(Exercise requirements) Rewrite the records, starting with the first line and going on through the line with "the blue cornflower at [92,335] →", as a JSON list of strings with one string per line, both ends included and blank lines omitted.

___ Data for the task ___

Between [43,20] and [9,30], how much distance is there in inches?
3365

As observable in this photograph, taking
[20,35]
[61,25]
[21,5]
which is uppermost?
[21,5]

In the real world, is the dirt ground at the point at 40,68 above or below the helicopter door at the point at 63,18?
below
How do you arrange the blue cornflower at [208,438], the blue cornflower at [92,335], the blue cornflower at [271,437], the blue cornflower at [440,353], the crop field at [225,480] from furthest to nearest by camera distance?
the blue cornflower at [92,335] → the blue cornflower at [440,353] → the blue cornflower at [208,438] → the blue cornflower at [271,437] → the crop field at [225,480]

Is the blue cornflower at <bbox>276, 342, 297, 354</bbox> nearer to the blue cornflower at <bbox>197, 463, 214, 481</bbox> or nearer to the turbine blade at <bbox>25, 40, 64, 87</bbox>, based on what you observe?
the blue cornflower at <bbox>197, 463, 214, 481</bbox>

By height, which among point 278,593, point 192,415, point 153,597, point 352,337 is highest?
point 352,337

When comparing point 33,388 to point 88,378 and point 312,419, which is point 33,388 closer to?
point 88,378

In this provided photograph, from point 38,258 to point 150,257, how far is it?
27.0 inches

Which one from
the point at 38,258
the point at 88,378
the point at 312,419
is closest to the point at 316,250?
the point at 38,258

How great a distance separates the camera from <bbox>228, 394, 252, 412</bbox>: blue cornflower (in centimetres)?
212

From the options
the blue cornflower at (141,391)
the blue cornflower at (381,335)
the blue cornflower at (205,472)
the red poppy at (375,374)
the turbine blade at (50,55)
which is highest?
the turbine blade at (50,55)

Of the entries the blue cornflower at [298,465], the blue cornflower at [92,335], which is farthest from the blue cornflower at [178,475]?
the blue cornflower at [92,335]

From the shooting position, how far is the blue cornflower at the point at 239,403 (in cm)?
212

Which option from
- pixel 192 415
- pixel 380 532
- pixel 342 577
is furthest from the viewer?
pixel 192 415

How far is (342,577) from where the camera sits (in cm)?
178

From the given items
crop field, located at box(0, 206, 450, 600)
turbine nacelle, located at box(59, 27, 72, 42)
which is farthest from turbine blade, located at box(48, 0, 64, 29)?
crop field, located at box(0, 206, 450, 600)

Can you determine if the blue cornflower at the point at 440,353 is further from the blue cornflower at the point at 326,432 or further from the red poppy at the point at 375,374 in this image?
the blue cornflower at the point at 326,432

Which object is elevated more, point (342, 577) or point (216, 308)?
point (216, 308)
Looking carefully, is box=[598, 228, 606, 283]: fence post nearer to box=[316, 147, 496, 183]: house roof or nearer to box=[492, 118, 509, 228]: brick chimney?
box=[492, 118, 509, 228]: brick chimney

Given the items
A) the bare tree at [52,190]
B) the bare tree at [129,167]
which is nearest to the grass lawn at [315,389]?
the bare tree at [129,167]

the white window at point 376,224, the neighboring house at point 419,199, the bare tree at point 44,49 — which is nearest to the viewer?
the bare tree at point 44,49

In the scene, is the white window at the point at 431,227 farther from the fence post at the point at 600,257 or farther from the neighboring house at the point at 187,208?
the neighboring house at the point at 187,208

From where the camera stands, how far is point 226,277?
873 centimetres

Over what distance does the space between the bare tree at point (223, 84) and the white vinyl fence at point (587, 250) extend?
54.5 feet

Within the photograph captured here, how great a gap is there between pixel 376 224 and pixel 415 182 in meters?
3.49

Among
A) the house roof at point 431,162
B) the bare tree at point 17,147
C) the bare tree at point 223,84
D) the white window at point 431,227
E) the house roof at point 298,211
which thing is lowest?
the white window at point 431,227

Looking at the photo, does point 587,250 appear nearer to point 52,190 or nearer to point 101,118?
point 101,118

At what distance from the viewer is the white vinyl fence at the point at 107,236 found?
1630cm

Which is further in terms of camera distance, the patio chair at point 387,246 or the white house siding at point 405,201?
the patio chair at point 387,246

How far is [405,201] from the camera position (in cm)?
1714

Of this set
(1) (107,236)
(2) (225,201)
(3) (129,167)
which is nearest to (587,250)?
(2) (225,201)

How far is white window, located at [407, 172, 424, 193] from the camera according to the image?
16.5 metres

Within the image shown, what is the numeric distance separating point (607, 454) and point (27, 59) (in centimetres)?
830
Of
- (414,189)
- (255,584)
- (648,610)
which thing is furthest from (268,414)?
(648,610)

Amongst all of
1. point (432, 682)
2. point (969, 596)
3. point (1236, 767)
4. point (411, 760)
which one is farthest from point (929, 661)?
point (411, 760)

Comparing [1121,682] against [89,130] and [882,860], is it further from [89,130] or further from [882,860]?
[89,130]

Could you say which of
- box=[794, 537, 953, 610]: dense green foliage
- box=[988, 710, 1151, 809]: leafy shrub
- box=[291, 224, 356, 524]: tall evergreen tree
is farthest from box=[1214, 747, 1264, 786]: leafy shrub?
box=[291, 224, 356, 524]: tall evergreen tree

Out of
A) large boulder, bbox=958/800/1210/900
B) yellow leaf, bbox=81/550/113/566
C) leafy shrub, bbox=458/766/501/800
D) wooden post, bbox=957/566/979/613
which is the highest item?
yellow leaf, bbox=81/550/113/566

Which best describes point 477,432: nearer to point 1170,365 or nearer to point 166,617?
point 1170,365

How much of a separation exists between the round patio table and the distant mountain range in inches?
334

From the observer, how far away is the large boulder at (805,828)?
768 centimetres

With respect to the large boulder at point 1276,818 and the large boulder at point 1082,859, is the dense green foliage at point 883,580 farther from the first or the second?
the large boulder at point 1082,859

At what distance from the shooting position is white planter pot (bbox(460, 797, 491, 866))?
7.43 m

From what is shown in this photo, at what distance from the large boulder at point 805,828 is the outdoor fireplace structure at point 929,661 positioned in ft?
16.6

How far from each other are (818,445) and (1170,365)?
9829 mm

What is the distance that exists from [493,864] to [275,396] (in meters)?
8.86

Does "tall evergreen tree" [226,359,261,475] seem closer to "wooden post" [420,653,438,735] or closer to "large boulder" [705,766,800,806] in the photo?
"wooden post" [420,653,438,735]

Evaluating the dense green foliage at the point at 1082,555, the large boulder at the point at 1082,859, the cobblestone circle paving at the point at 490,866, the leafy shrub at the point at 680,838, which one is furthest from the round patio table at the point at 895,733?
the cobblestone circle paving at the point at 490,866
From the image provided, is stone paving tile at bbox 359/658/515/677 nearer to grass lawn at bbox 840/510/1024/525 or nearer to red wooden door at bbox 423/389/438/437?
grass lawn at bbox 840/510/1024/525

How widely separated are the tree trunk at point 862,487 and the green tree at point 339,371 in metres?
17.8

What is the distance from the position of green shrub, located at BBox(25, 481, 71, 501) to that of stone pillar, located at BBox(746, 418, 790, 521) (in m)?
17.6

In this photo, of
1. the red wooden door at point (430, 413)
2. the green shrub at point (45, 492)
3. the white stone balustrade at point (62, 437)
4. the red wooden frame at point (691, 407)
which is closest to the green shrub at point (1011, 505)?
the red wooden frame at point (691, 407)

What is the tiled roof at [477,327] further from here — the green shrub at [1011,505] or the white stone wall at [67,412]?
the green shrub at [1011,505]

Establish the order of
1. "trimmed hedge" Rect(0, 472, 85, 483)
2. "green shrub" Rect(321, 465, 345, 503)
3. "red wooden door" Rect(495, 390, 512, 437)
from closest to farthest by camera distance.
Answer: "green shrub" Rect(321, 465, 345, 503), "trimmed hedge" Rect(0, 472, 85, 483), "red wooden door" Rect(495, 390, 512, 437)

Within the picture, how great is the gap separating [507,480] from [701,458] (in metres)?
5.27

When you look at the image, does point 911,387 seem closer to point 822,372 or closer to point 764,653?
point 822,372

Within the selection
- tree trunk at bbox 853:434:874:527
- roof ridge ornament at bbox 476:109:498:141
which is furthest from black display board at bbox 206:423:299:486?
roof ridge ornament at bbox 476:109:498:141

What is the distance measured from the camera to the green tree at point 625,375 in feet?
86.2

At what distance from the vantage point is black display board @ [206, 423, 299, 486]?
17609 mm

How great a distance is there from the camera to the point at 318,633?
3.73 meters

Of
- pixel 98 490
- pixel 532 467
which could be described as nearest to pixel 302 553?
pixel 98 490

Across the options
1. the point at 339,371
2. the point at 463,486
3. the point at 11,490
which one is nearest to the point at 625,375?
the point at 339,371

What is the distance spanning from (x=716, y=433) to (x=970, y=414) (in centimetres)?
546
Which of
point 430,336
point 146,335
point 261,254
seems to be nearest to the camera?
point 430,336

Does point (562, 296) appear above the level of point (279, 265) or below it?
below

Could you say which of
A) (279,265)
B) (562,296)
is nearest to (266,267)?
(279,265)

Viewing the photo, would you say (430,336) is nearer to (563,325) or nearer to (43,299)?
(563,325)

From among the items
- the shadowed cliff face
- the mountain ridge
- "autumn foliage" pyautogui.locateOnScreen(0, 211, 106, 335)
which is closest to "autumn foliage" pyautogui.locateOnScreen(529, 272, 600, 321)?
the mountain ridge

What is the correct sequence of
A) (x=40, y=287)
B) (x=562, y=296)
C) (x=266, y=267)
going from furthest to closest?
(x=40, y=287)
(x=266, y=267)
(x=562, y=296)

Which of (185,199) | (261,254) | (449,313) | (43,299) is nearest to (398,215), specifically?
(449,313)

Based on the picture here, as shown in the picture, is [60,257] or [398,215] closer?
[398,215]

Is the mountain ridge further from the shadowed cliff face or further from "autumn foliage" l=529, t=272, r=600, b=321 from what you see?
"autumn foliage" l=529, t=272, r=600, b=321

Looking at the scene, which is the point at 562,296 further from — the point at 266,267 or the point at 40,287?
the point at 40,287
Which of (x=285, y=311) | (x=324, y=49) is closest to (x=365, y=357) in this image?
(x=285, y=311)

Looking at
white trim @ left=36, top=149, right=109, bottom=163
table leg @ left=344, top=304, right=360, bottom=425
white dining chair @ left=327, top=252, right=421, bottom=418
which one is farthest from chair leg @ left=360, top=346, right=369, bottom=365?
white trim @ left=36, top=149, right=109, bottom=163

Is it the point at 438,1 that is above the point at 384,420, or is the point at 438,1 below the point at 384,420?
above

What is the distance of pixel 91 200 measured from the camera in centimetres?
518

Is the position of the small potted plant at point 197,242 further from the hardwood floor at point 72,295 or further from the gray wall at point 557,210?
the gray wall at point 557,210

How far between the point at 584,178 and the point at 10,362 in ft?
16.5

___

(Result for this exercise)
[
  "Between [43,20] and [9,30], how much distance is there in inches?",
  "3365",
  "As observable in this photograph, taking",
  "[20,35]",
  "[61,25]",
  "[21,5]",
  "which is uppermost?",
  "[21,5]",
  "In the real world, is the dirt ground at the point at 40,68 above or below the helicopter door at the point at 63,18?",
  "below",
  "How do you arrange the blue cornflower at [208,438], the blue cornflower at [92,335], the blue cornflower at [271,437], the blue cornflower at [440,353], the crop field at [225,480] from furthest to nearest by camera distance?",
  "the blue cornflower at [92,335] → the blue cornflower at [440,353] → the blue cornflower at [208,438] → the blue cornflower at [271,437] → the crop field at [225,480]"
]